Reland "[WebAssembly] Emulate v128.const efficiently""
ClosedPublic

Authored by tlively on Oct 2 2020, 9:03 PM.

Details

Summary

This reverts commit 432e4e56d3d2, which reverted 542523a61a21. Two issues from
the original commit have been fixed. First, MSVC does not like when std::array
is initialized from a braced init list contained within a parenthesized
expression list, so this commit switches to using the more portable double
braces. Second, there was a subtle endianness bug that prevented the original
commit from working correctly on big-endian machines, which has been fixed by
switching to using endianness-agnostic bit twiddling instead of type punning.

Diff Detail

Event Timeline

tlively created this revision.Oct 2 2020, 9:03 PM
Herald added a project: Restricted Project. · View Herald TranscriptOct 2 2020, 9:03 PM
tlively requested review of this revision.Oct 2 2020, 9:03 PM

Thanks all for your help diagnosing and fixing these issues! I decided to go with the bit twiddling solution rather than the corrected type punning solution because it seems simpler overall to not have to think about endianness.

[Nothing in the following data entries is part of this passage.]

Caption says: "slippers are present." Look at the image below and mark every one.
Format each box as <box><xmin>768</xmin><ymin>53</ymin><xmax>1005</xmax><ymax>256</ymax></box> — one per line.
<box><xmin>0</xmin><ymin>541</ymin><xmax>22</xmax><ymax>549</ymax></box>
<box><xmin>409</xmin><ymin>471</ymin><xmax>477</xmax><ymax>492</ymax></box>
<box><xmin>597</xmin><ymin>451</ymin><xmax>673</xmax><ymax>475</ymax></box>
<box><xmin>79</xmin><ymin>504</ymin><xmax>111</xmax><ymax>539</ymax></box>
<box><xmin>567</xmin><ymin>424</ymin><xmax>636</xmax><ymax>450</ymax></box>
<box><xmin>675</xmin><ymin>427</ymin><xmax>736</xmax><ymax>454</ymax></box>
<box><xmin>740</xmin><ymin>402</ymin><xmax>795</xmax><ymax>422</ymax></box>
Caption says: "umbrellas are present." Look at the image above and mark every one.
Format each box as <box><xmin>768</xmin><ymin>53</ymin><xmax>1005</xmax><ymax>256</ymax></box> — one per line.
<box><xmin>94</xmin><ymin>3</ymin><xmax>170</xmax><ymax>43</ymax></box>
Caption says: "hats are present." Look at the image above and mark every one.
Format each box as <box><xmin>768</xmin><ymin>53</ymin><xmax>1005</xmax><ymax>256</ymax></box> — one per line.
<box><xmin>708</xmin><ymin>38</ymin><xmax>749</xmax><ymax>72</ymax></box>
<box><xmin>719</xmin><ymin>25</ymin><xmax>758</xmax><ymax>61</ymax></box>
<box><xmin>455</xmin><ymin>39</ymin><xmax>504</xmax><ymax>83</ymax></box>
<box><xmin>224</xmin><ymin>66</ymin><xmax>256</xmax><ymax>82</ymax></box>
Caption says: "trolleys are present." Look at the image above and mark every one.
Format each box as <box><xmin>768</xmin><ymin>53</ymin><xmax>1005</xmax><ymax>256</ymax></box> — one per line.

llvm/lib/Target/WebAssembly/WebAssemblyISelLowering.cpp
1589–1602

This is the only part that has changed from the previous revision.

llvm/lib/Target/WebAssembly/WebAssemblyISelLowering.cpp
1589–1590

MSVC doesn't work with the parens even with the extra braces.

dweber added inline comments.Oct 2 2020, 9:16 PM
llvm/lib/Target/WebAssembly/WebAssemblyISelLowering.cpp
1589–1590

Right. It shouldn't have parens.

llvm/lib/Target/WebAssembly/WebAssemblyISelLowering.cpp
1600

Can LaneBits be 64?

llvm/lib/Target/WebAssembly/WebAssemblyISelLowering.cpp
33

We can remove this now, I think.

tlively updated this revision to Diff 295959.Oct 2 2020, 9:49 PM
  • Make initializations even more MSVC-friendly
tlively marked 2 inline comments as done and an inline comment as not done.Oct 2 2020, 9:50 PM
tlively added inline comments.
llvm/lib/Target/WebAssembly/WebAssemblyISelLowering.cpp
1600

Yes, if the vector is already an v2i64.

I can confirm that at least llvm/test/CodeGen/WebAssembly/simd-build-vector.ll is good on AIX (big-endian Power) with this patch (at least with the maskTrailingOnes<uint64_t>(LaneBits)) change.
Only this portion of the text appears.